--- Begin Given passage ---

Posted by Jesper on May 11, 2024
One important purpose of a type system (and especially a dependent type system) is to increase the trustworthiness of the objects the types are describing, whether those objects are programs or proofs. They do so by making the specification (or part of it) explicit and statically checking that the specification is implemented according to the rules. But then the question arises: how far can we trust the correctness of the type system itself? And what does it even mean for the type system to be correct, i.e. what is its specification?
With each line added to the implementation of Agda and each new bug discovered, this question becomes more and more relevant. The traditional answer to this question for most proof assistants as well as some programming languages (such as Haskell) is to define a core language that is much smaller and more trustworthy than the surface language implementation, and to translate the surface language into this core through a process called elaboration. However, this has not been the case for Agda, which instead has been defined only by its implementation. This has caused people to rightfully ask questions about what is precisely the type theory that Agda implements and how all of its features fit in to it.
This blog post is about Agda Core, a project to build a a formally specified core language for (a reasonable subset of) Agda together with a reference implementation of a type checker for it. If you have been following my work, you might know that I have been working on this project on and off for the past few years, yet the current version is still very much a work in progress. Hence, in the second part of this post, I will dive into a few examples of some of the more unexpected and interesting obstacles we encountered while trying to turn Agda Core from a dream into reality.
Agda Core: The Dream
Since Agda does not already have a core language, we have the opportunity to design one from scratch! In my previous post on the topic of core languages, I went deeper into the reasons for wanting a core language. Summarizing briefly, the main reasons are:
- To reduce the trusted code base
- To implement independent checkers
- To enable meta-theoretic study
- To decouple surface syntax from the internal language
- To use as a basis for meta-programming
- To use as a basis for exporting programs and proofs
From these six reasons, we can derive the main criteria our core language should satisfy:
- It should have a formal specification of its static and dynamic semantics, so we can study it and implement independent checkers.
- It should have a small type checker that can easily be verified to follow the specification, so we can use it as the main trusted component of a larger system.
- It should support all features of the surface language, either directly or through elaboration, so that we can use it effectively for meta-programming and exporting proofs.
Apart from these three, one final goal I have is to implement everything in Agda itself. Agda is well suited for this kind of project that mixes specification and implementation. Doing everything in Agda also is an excellent stress test for Agda itself, and makes the end result more accessible to Agda users to read. Also, Agda is just a nice language.
Having set all our goals and having picked an implementation language, we can start implementing a very basic version of Agda Core! For now, we will leave out most of Agda’s interesting/crazy features and focus on the very basics: a dependently typed lambda calculus with a universe hierarchy, data types, and pattern matching. The main components we need are the following:
- A definition of the syntax for expressions and declarations of data types and functions.
- An executable specification of reduction.
- A specification of the rules for typing and conversion.
- An implementation of type checking and conversion checking that produces evidence that the output is well-typed according to the rules as specified.

--- End Given passage ---
--- Begin Excerpted records ---

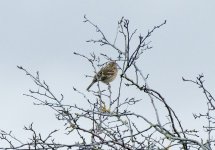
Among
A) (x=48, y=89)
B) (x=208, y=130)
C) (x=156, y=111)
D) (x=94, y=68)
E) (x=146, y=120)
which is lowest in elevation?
(x=146, y=120)

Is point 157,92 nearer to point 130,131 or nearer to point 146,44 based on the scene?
point 130,131

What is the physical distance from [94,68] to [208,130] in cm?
278

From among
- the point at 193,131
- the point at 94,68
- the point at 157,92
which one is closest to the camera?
the point at 157,92

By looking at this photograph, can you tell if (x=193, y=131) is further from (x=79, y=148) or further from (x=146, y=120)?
(x=79, y=148)

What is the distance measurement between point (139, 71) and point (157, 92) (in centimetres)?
111

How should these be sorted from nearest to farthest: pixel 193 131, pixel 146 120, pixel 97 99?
pixel 146 120, pixel 193 131, pixel 97 99

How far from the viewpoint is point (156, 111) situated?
6516 mm

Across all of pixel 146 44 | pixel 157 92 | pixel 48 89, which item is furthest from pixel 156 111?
pixel 48 89

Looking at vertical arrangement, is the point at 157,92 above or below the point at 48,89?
below

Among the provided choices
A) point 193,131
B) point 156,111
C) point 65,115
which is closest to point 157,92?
point 156,111

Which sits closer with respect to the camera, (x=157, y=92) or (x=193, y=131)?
(x=157, y=92)

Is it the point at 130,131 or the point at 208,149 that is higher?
the point at 130,131

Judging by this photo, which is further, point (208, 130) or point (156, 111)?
point (208, 130)

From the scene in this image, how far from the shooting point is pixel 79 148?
5.46 m
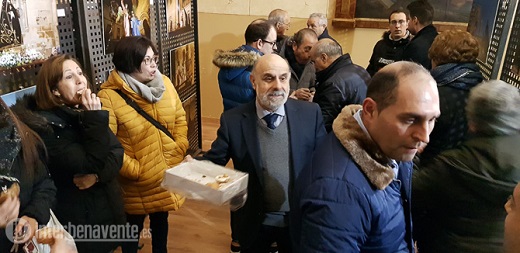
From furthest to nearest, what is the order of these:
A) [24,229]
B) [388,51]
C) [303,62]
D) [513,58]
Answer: [388,51] → [303,62] → [513,58] → [24,229]

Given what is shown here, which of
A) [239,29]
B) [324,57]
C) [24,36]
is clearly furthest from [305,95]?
[239,29]

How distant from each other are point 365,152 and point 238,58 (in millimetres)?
2081

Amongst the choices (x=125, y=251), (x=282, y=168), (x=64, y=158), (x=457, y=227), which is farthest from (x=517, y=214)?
(x=125, y=251)

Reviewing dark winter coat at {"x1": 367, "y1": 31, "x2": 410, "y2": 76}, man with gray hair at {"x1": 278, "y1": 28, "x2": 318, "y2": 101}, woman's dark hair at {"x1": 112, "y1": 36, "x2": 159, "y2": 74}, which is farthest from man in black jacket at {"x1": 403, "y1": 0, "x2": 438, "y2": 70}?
woman's dark hair at {"x1": 112, "y1": 36, "x2": 159, "y2": 74}

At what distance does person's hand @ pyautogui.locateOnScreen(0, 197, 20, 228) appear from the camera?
1.38m

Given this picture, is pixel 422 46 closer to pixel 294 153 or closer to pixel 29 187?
pixel 294 153

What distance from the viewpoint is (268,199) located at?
2.35 meters

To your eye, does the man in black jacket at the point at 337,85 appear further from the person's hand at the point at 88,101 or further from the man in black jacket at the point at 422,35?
the person's hand at the point at 88,101

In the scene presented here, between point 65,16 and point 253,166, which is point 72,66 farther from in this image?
point 253,166

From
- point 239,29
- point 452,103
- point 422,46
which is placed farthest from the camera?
point 239,29

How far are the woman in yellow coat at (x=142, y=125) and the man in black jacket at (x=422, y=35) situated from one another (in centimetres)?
252

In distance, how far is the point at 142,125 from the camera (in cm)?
260

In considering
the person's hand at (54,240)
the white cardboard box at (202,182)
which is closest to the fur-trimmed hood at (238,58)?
the white cardboard box at (202,182)

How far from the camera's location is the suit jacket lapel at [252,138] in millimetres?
2299
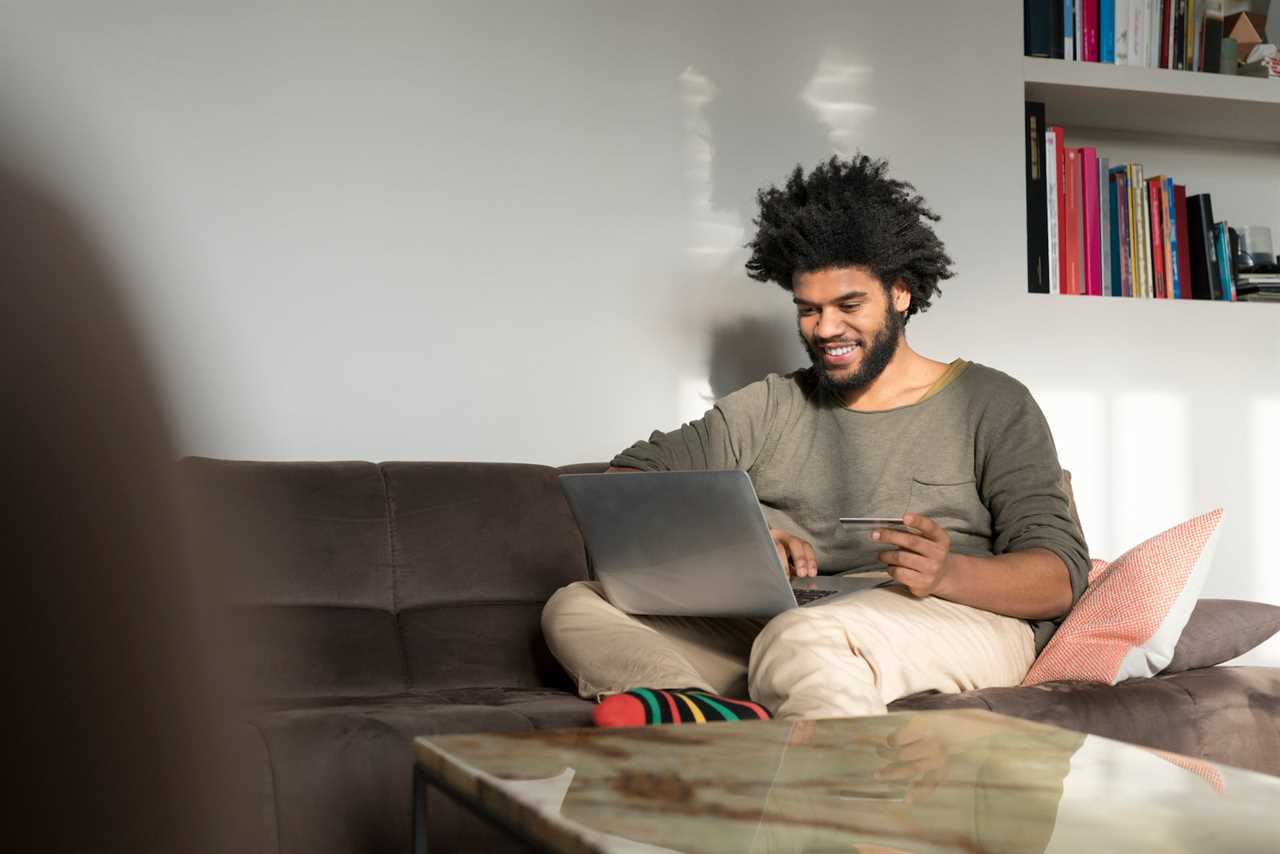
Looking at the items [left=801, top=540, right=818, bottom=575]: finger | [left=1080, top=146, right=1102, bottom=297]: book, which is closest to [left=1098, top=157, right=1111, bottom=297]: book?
[left=1080, top=146, right=1102, bottom=297]: book

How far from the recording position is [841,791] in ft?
3.01

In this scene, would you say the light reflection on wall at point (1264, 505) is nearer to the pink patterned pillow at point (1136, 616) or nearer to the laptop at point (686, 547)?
the pink patterned pillow at point (1136, 616)

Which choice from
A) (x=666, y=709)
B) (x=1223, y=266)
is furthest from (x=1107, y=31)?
(x=666, y=709)

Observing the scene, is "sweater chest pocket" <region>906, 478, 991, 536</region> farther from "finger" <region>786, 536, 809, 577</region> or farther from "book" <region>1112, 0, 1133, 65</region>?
"book" <region>1112, 0, 1133, 65</region>

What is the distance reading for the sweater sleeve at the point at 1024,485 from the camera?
1.88 metres

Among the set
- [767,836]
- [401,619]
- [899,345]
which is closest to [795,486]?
[899,345]

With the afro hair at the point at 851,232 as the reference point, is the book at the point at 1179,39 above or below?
above

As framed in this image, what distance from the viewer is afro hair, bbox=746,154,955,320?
216 cm

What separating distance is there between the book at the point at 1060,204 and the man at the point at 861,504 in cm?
76

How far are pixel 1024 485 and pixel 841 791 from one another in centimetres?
114

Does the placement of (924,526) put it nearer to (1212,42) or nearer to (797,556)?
(797,556)

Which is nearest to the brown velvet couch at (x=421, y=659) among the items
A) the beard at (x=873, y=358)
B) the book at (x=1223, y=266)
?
the beard at (x=873, y=358)

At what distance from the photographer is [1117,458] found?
2896 millimetres

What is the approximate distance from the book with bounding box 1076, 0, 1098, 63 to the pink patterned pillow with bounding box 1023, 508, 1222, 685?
1.50 m
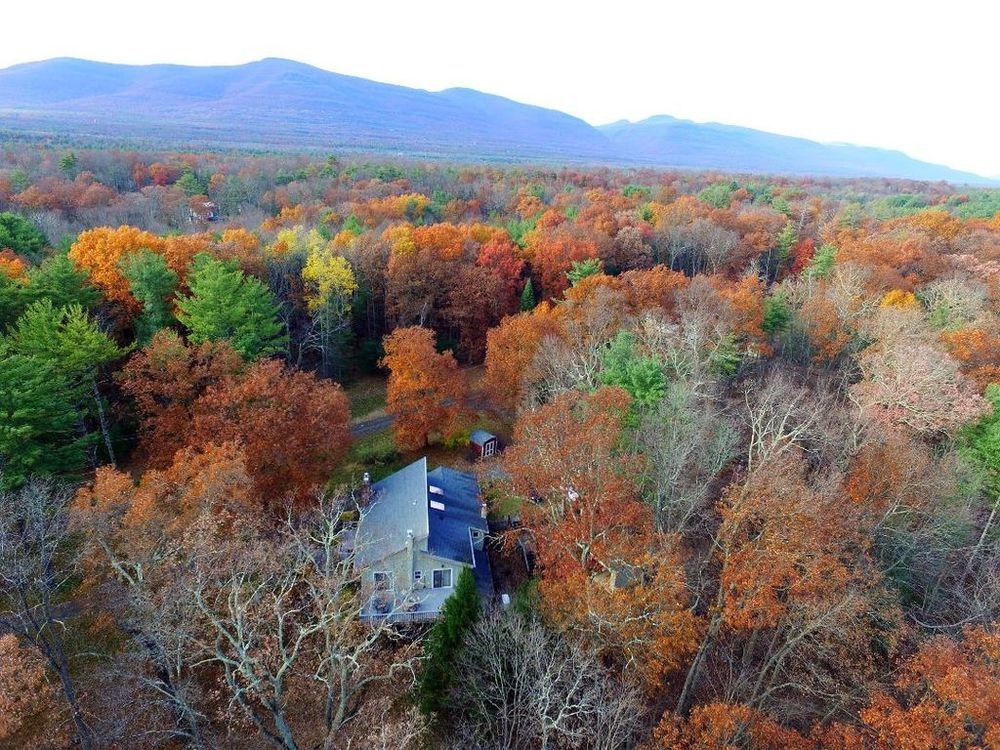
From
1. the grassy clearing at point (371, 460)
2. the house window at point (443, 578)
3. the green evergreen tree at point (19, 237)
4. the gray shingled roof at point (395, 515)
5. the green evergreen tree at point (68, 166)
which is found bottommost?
the grassy clearing at point (371, 460)

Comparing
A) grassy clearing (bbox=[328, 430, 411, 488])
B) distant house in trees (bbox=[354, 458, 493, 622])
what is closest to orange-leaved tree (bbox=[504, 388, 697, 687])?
distant house in trees (bbox=[354, 458, 493, 622])

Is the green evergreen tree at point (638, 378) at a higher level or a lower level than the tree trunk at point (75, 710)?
higher

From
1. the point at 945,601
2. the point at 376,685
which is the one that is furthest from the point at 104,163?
the point at 945,601

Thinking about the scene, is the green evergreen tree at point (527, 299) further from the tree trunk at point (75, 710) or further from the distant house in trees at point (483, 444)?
the tree trunk at point (75, 710)

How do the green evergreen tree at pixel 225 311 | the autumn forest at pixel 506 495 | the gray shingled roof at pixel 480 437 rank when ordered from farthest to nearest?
1. the gray shingled roof at pixel 480 437
2. the green evergreen tree at pixel 225 311
3. the autumn forest at pixel 506 495

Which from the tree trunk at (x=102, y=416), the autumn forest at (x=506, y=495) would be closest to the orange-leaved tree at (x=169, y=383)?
the autumn forest at (x=506, y=495)

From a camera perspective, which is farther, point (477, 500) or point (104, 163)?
point (104, 163)

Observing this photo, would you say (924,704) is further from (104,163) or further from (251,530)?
(104,163)
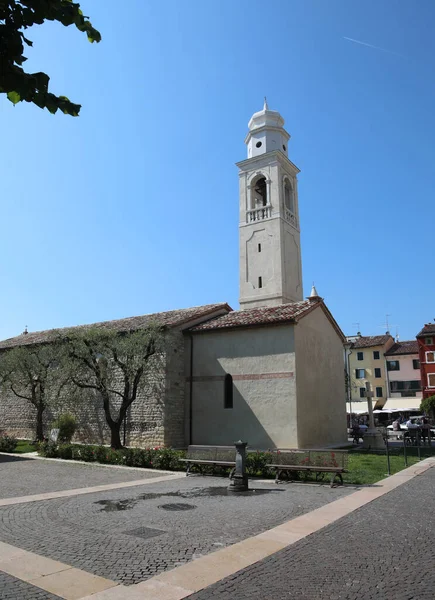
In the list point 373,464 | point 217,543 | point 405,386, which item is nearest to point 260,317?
point 373,464

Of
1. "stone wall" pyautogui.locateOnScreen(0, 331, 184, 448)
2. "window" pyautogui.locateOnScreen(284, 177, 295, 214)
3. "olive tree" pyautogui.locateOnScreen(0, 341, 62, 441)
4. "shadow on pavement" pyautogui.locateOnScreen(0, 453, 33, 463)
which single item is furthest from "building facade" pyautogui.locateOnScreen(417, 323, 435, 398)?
"shadow on pavement" pyautogui.locateOnScreen(0, 453, 33, 463)

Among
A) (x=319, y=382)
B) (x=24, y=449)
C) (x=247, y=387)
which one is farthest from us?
(x=319, y=382)

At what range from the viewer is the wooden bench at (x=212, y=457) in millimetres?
14164

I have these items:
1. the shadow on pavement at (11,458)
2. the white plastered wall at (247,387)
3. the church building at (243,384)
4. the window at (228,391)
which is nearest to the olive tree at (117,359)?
the church building at (243,384)

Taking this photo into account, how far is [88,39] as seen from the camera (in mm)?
3678

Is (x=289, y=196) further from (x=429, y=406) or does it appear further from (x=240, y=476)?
(x=240, y=476)

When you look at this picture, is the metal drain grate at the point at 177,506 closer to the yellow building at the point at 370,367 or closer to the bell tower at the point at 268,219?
the bell tower at the point at 268,219

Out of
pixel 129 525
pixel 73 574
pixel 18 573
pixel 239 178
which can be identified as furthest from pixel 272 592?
pixel 239 178

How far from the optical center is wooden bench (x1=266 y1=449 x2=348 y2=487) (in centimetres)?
1227

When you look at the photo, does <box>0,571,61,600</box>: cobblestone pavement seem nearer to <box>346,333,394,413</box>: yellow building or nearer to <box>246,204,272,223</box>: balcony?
<box>246,204,272,223</box>: balcony

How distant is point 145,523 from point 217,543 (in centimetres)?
184

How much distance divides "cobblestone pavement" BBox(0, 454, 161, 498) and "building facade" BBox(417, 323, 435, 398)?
41691 mm

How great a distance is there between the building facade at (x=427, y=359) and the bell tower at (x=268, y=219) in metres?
23.3

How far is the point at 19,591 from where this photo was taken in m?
4.87
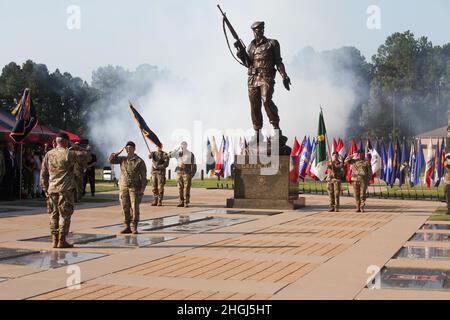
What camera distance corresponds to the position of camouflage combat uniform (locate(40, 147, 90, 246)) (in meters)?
11.2

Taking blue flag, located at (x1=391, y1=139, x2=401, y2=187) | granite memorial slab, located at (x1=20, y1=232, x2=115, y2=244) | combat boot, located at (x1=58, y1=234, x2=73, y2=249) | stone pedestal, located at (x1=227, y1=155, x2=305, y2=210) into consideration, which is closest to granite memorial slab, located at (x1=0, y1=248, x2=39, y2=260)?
combat boot, located at (x1=58, y1=234, x2=73, y2=249)

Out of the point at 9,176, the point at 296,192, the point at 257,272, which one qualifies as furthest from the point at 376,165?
the point at 257,272

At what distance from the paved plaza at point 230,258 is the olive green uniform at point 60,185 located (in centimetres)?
51

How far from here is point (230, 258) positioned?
10188 millimetres

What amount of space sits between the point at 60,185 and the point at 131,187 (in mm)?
2297

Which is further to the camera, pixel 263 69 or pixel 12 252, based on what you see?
pixel 263 69

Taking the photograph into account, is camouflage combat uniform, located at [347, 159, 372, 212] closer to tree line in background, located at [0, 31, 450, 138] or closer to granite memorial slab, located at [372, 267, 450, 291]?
granite memorial slab, located at [372, 267, 450, 291]

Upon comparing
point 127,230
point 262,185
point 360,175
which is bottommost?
point 127,230

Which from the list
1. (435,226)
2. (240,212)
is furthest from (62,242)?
(435,226)

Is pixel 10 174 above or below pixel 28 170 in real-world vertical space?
below

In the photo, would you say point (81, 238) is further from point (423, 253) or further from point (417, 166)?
point (417, 166)

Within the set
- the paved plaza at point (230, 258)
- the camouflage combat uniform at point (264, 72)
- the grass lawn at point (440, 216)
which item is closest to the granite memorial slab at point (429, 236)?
the paved plaza at point (230, 258)

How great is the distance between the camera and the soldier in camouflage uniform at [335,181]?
19656 mm
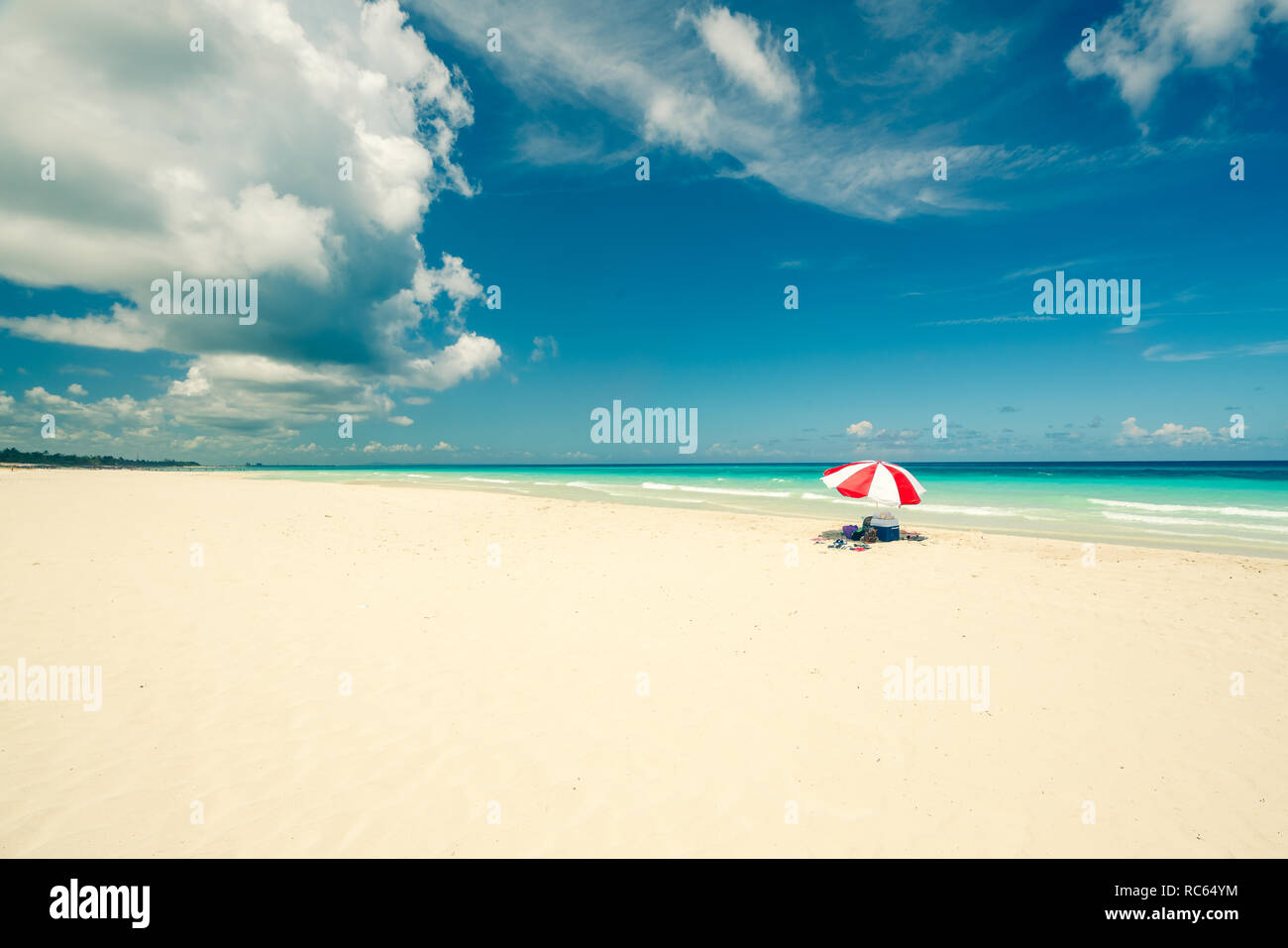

--- End Excerpted records ---

## Set tasks
1: Answer the following questions using the Agda Core post.
(a) Which programming language does the post name as one that defines a core language?
(b) How many reasons for wanting a core language does the post list?
(c) What three things will the very basic version of Agda Core cover?
2: For each statement, indicate whether it agrees with the Agda Core post. Answer yes or no, and support the answer with the deciding words of the post.
(a) Agda has been defined through a small core language and elaboration.
(b) The author aims to implement everything in Agda itself.
(c) The current version of Agda Core is complete.
3: Reproduce verbatim everything in the Agda Core post from "This blog post" down to "dream into reality.".

## Complete answers
1:
(a) Haskell.
(b) Six.
(c) A dependently typed lambda calculus with a universe hierarchy, data types, and pattern matching.

2:
(a) No: "this has not been the case for Agda, which instead has been defined only by its implementation."
(b) Yes: "one final goal I have is to implement everything in Agda itself."
(c) No: "the current version is still very much a work in progress."

3:
This blog post is about Agda Core, a project to build a a formally specified core language for (a reasonable subset of) Agda together with a reference implementation of a type checker for it. If you have been following my work, you might know that I have been working on this project on and off for the past few years, yet the current version is still very much a work in progress. Hence, in the second part of this post, I will dive into a few examples of some of the more unexpected and interesting obstacles we encountered while trying to turn Agda Core from a dream into reality.